● **Source document**
Is Windows Mobile Turning Into Palm OS From a Development Standpoint?

Posted by Jason Dunn in "Pocket PC Talk" @ 11:00 AM

http://www.pocketinformant.com/Foru...=1&showentry=54

"A few years ago Palm was at the top of its game and had thousands of applications. But quickly developers started leaving and going to the more stable Windows Mobile. It had little to do with the operating system or zen of Palm or whatever. It had to do with the fact that the OS was becoming fragmented and becoming difficult to deal with as each device that came out broke this or that. You no longer were writing software for the Palm, but instead for the Palm Zire, or the III or whatnot. Each device had a custom PalmOS that required some custom coding for. Mostly due to HTC, Windows Mobile is slowly going that same way. In the past we could write to the Windows Mobile spec and mostly everything worked on any device. Now HTC is doing so much custom stuff and breaking so many things its ridiculous."

● **Exercise goal**
Carry on the post about Windows Mobile fragmentation from its last sentence.

● **Material shown**

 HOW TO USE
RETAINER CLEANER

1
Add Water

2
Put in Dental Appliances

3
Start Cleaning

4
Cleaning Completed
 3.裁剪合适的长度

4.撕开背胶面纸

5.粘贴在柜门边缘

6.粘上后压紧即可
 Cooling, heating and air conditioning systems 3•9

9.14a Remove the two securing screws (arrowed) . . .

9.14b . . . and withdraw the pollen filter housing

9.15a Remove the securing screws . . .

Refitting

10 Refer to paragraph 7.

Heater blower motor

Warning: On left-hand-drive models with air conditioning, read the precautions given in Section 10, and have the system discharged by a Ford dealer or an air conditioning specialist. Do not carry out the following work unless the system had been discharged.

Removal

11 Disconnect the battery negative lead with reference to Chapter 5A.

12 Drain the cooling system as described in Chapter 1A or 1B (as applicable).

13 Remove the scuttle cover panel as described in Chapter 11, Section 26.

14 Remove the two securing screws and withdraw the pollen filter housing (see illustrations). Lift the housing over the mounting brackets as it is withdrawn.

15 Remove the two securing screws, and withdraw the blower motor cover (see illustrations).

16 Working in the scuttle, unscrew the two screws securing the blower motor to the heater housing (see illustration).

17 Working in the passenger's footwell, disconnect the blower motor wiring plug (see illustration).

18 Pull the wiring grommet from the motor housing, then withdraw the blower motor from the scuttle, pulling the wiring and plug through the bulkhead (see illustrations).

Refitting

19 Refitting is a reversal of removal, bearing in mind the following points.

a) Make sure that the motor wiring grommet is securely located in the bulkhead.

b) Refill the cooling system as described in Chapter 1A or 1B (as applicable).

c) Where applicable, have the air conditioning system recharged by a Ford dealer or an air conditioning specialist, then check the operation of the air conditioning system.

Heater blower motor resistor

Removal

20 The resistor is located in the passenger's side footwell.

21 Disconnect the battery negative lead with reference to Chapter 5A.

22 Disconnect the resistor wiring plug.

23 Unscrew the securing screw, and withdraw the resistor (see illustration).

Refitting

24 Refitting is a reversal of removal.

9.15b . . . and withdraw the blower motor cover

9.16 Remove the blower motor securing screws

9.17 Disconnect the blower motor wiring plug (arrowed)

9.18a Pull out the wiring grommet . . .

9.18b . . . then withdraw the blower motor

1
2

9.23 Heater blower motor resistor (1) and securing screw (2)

● **Exercise output**
Alex Kac, head guru over at WebIS, raises some interesting points about the dangerous cliff that Windows Mobile is heading towards - or perhaps has already gone over if you ask Alex. Looking back to the first generation of Windows Mobile devices, you had three devices with 320 x 240 screens, no physical keyboards, and similar RAM/CPU configurations (although there was that whole MIPS/SH3/ARM thing). From a development standpoint, that's a about as easy as it gets. Remember though that Microsoft was criticized for being too strict in their requirements for the hardware, and many of us wanted to see more variation in the designs we were seeing. Boy did we get it! Fast-forward eight years, and we have a staggering array of devices with huge variations amongst screen resolutions, CPUs, RAM, and input methods. That's enough to give any developer a headache.


Has Windows Mobile gotten out of control in this regard? A platform isn't really much of a platform if, from a development perspective, you have to code for every variation of device. We don't really want to go back to the world of having only one choice of devices, do we? What should Microsoft do about this?